Exercise passage:
================================

Detailed Description

Complete technical specification and implementation details from the patent document.

The present disclosure generally relates to machine learning and, in particular embodiments, to a federated unsupervised domain adaptation (UDA) for machine learning.

Federated Learning (FL) is a machine learning technique that prioritizes a distributed, client-centric model over traditional centralized data aggregation methods. FL tasks often employ publicly available datasets stored on a central server, and datasets gathered locally on numerous distinct clients, leading to various data distributions.

FL distributes an initial machine-learning model from a central server to various client devices in one or more cycles. Each device or client is responsible for individually training the model using its unique, locally stored data sets. Upon completion of local training, the learned local parameters, such as updated weights and biases, are transmitted back to the central server. The original user data remains on the client's device; only model information travels to the server. This ensures that personal and sensitive data are not exposed beyond the confines of the user's device and enhances data privacy and security.

The central server aggregates the updates received from all participating clients. The aggregated information is used to refine and improve the global model—the process may be repeated to improve the global model over multiple cycles. The main goal of FL is to instrumentalize collective learning from all clients for a robust and comprehensive global model that benefits from diverse data inputs.

Accordingly, FL establishes a collaborative yet privacy-aware environment for building machine learning models. It leverages the strengths of distributed computing resources while keeping each user's data contained and secure, addressing one of the cardinal concerns in modern data analytics and Artificial Intelligence (AI)—user privacy.

Technical advantages are generally achieved by embodiments of this disclosure, which describe a federated unsupervised domain adaptation for machine learning.

================================

What this exercise asks:
[A] Answer these from the patent excerpt:
(i) What does the disclosure generally relate to?
(ii) After local training, what is sent back to the central server?
(iii) What does the central server use the aggregated information for?
[B] Reproduce everything in the patent excerpt from "The central server aggregates" down to "adaptation for machine learning.".
The data has no connection to the patent excerpt.

Supplied material:
================================

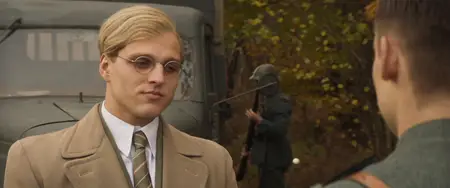Bonhoeffer: Pastor. Spy. Assassin (2024) [MultiSubs]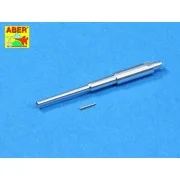 45 mm 20 K tank barrel for T-26, 1/35 - Aber Models 35 L-174 45 mm 20 K tank barrel for T-26, 1/35 - Aber Models 35 L-174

================================

Answers for the tasks:
[A]
(i) Machine learning and, in particular embodiments, a federated unsupervised domain adaptation (UDA) for machine learning.
(ii) The learned local parameters, such as updated weights and biases.
(iii) To refine and improve the global model.

[B]
The central server aggregates the updates received from all participating clients. The aggregated information is used to refine and improve the global model—the process may be repeated to improve the global model over multiple cycles. The main goal of FL is to instrumentalize collective learning from all clients for a robust and comprehensive global model that benefits from diverse data inputs.

Accordingly, FL establishes a collaborative yet privacy-aware environment for building machine learning models. It leverages the strengths of distributed computing resources while keeping each user's data contained and secure, addressing one of the cardinal concerns in modern data analytics and Artificial Intelligence (AI)—user privacy.

Technical advantages are generally achieved by embodiments of this disclosure, which describe a federated unsupervised domain adaptation for machine learning.